Using Data to Steer Health Outcomes

By Sandy K. Johnson

Thirty million Americans have diabetes. Another 83 million are pre-diabetic – and many don’t know it. Imagine if artificial intelligence could help identify people at risk for diabetes and steer them into preventive care or treatment.

It’s already happening. Health companies like Optum are crunching data from insurance claims forms, consumer purchases, electronic medical records, prescription data, social determinants of health and more.

“Those become the ingredients for the different models we build” in predictive analytics, said Steve Griffiths, senior vice president & COO at Optum Enterprise Analytics.

Diabetes is a good example. It has a huge societal cost – to the tune of $322 billion a year. Machine learning, using 290 different markers, can identify people at risk of diabetes with 87 percent accuracy, said Griffiths, a biostatistician by training. On an individual level, a nurse might get the results and call a patient to come in for further testing.

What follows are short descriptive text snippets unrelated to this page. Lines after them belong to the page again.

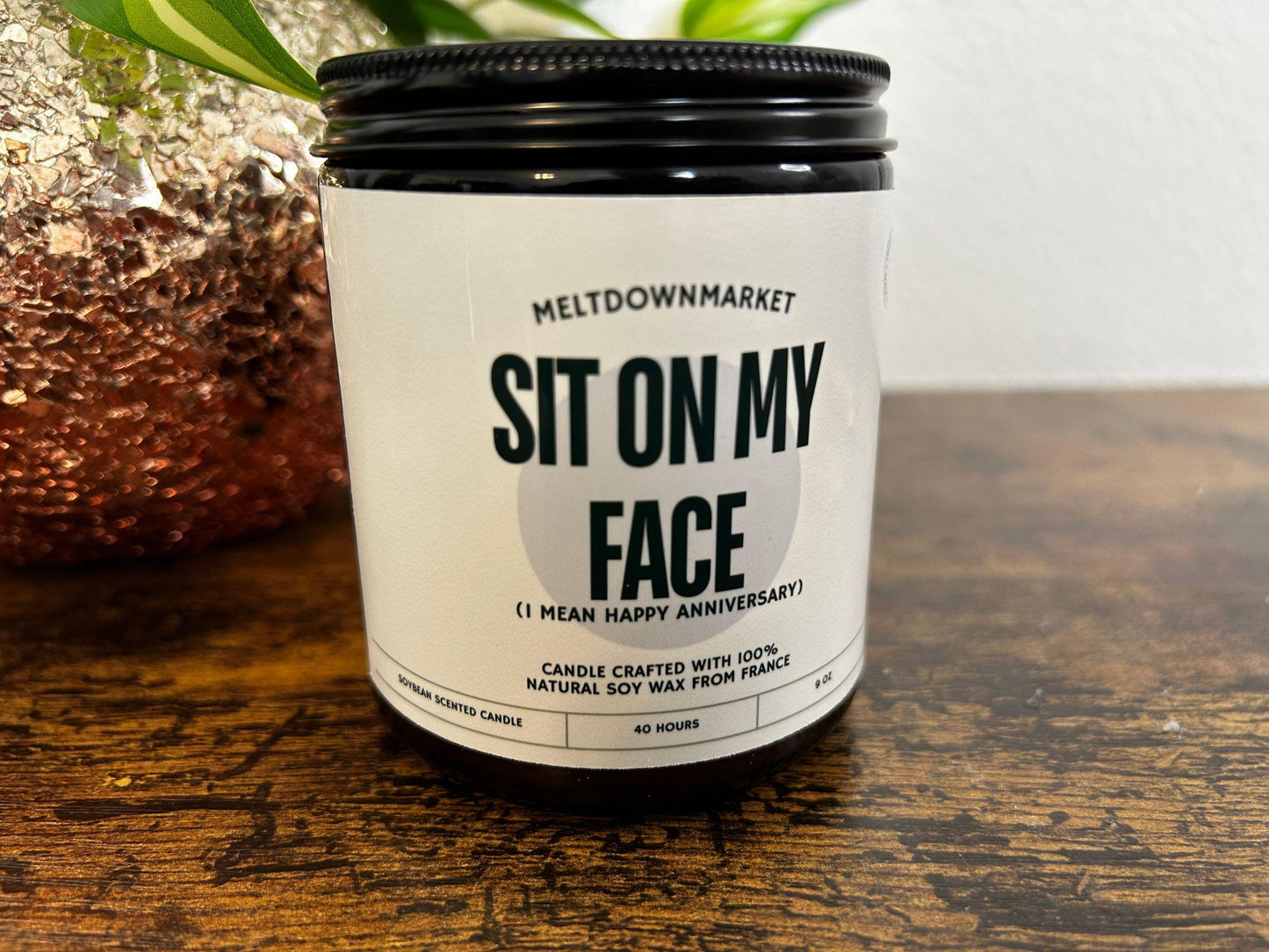 Sit On My Face Candle, Funny Husband Boyfriend Gift, Dirty Valentines Day Candle, Gifts For Him, Adult Humor Candle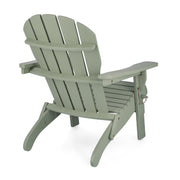 Hátsó nézet – zsályazöld kerti karosszék döntött háttámlával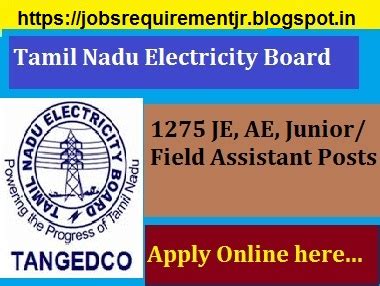 Tneb or tamil nadu electricity board is a tamil nadu government owned power generation and distribution company. TNEB TANGEDCO Recruitment 2018 | Notification for 1275 AE ...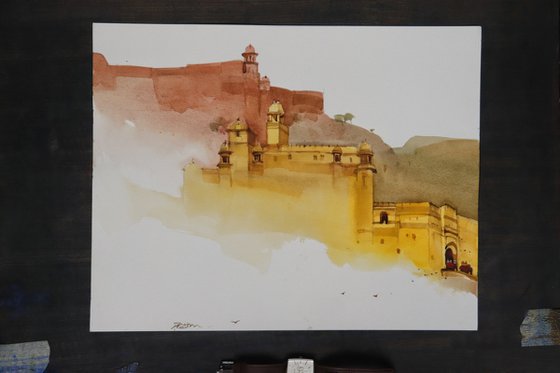 Jaipur yellows, summer light 2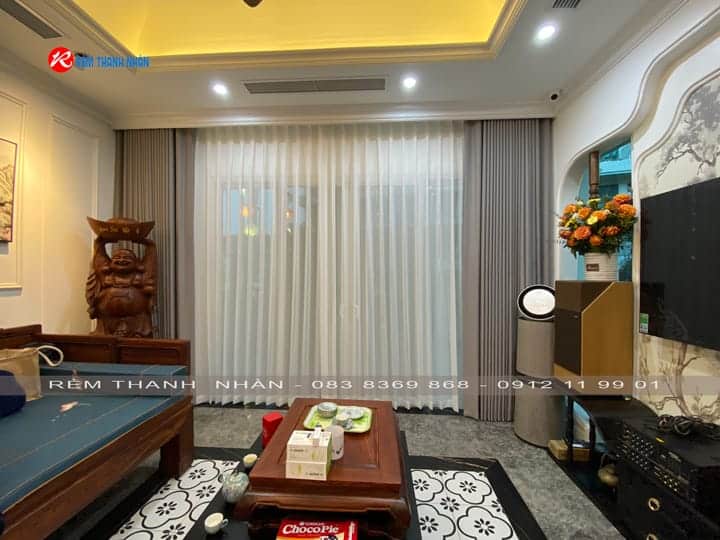 Top những mẫu rèm cửa đẹp hiện đại nhất hiện nay - Rèm voan 2 lớp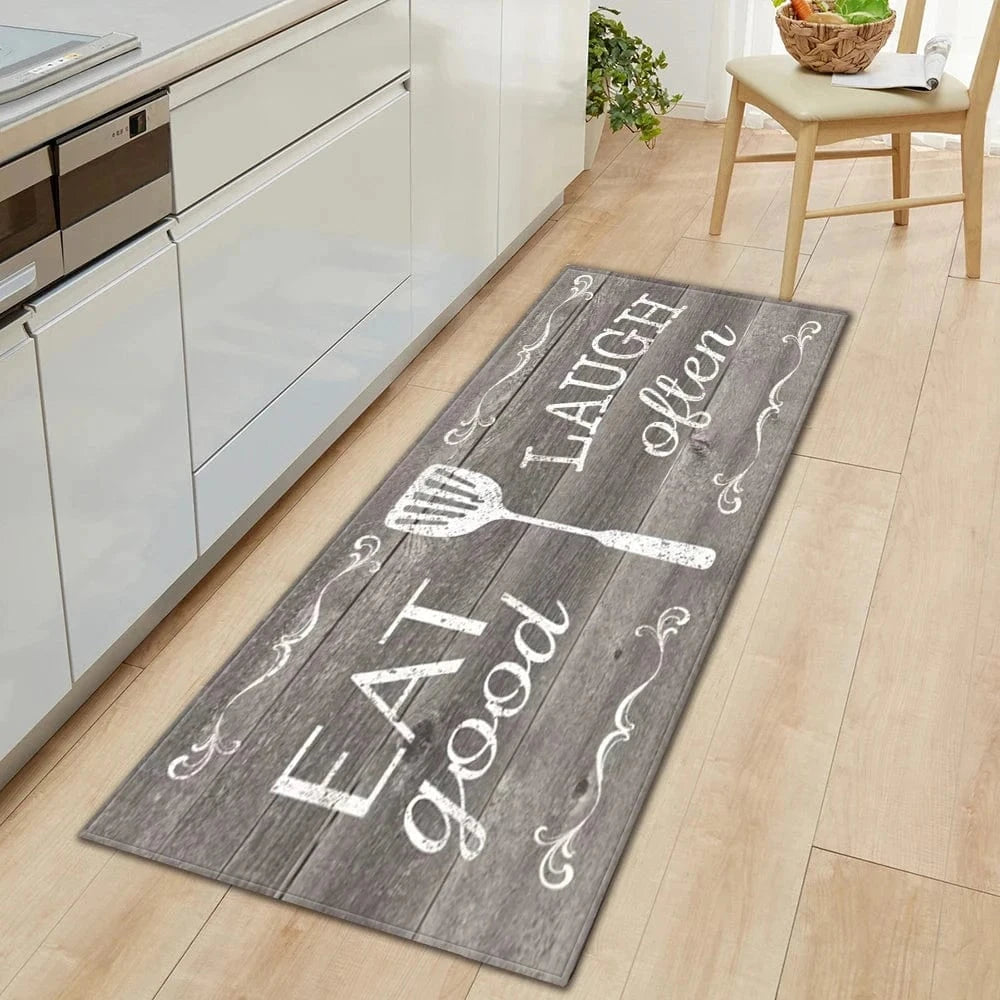 Cosysol Gris / 40cmx60cm Tapis de Cuisine EAT Good Laugh Often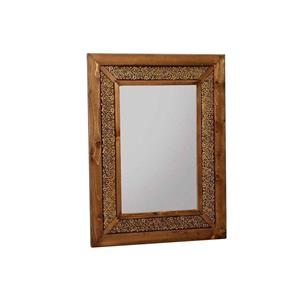 آینه 60 * 80 گل نقش طلایی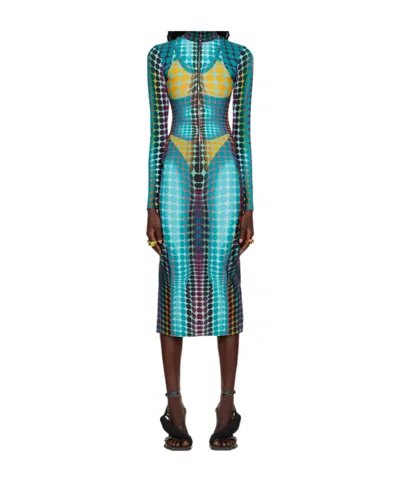 Jean Paul Gaultier Midi Dress In Multi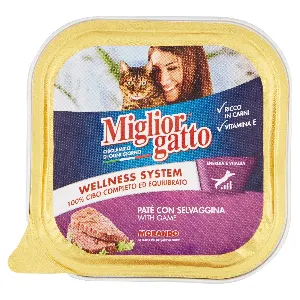 MIGLIOR GATTO PATE VASCH.SELVAGGINA GR.100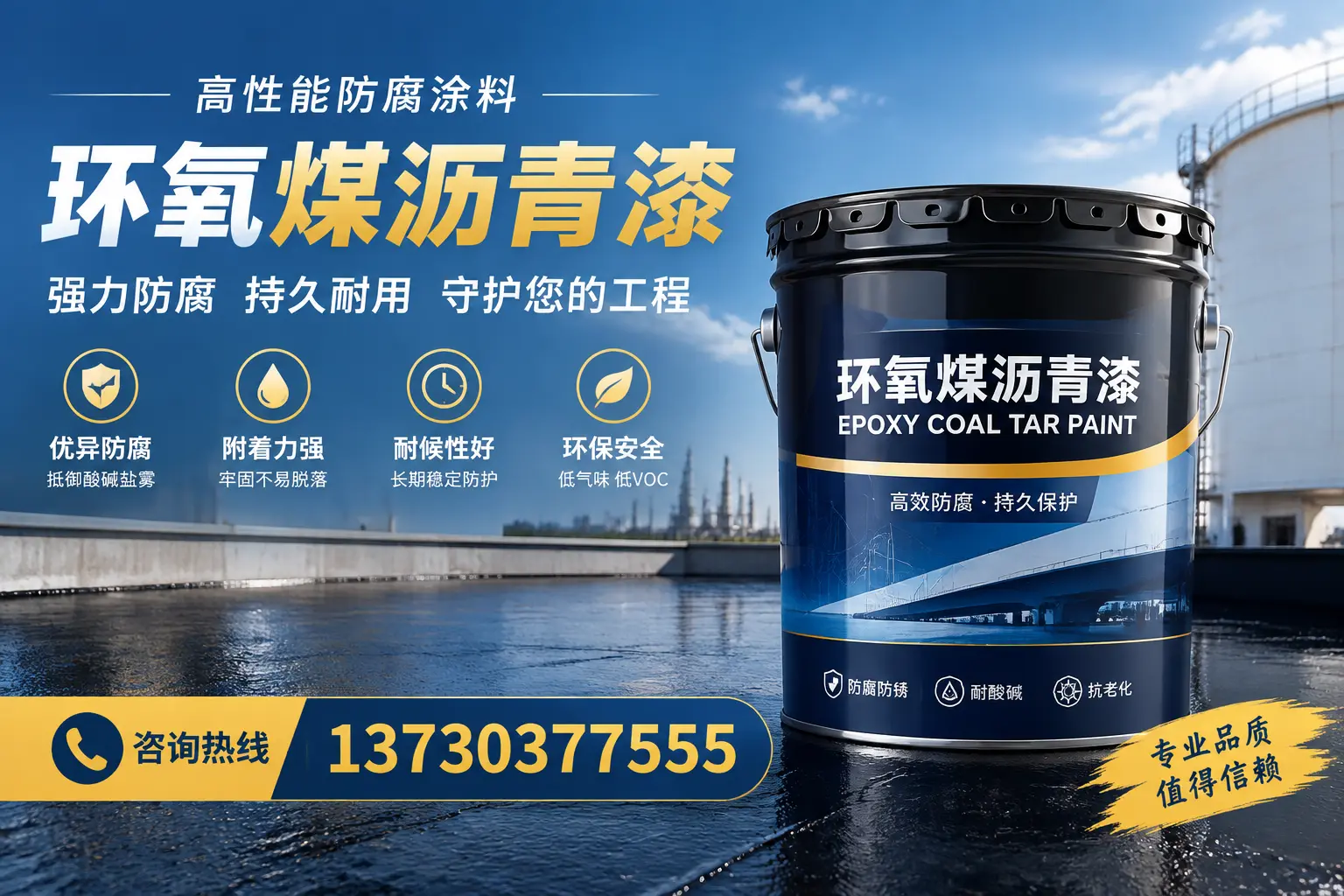 环氧煤沥青漆的耐久性分析，适合文山的使用场景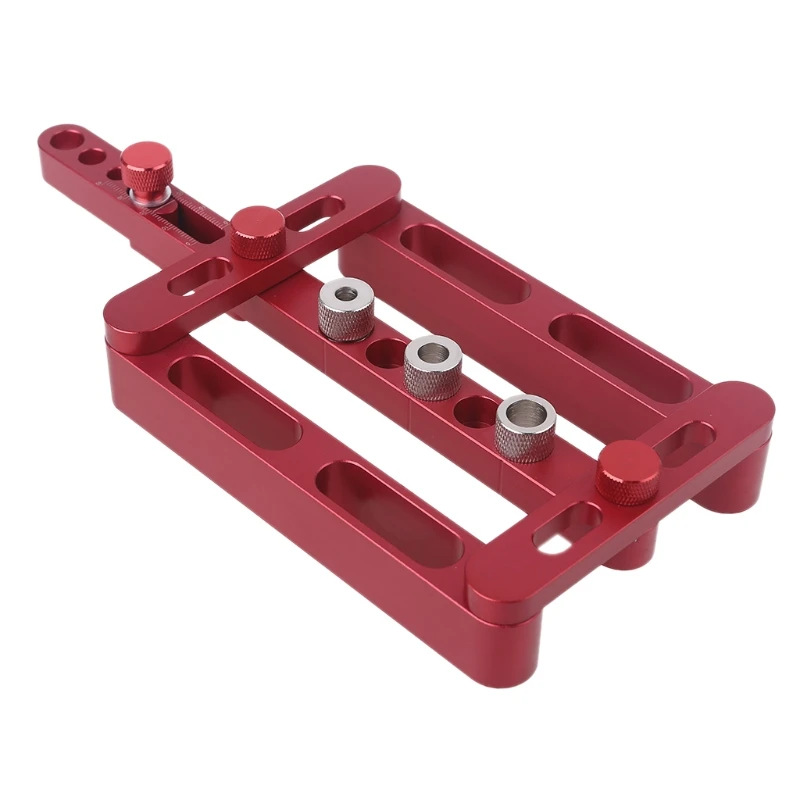

Self Centering Doweling Jig Woodworking Joinery Hole Drill Guide Positioner Locator Tool M17E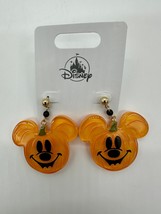 Disney Parks Pumpkin Mickey Mouse Halloween Dangle Earrings NWT 2025 - $34.64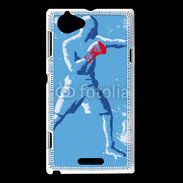 Coque Sony Xperia L Illustration boxer 1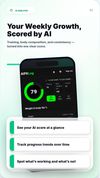 AI-powered weekly progress reports with scoring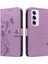 Oppo Hand 12 5g Için Kılıf ve Kart Yuvası El Yüksek ile Kabartmalı Kelebek (Yurt Dışından) 5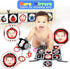 Black and White High Contrast Baby Toys 0-6 Months with Mirror, Crinkle and Rattles, Soft Baby Toys for Brain Development Montessori Sensory Tummy...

Also good candidates for AI application are chronic diseases like heart failure, hypertension and asthma.

Griffiths said AI can bring speed and efficiency to health care.  On the flip side, health care professionals can be slow to adopt change. He said it typically take 14 to 17 years to change clinical practices.

Are there negatives to AI in health? Griffiths suggested chatbots and virtual assistants providing services and treatment recommendations – something that he said is not likely to happen.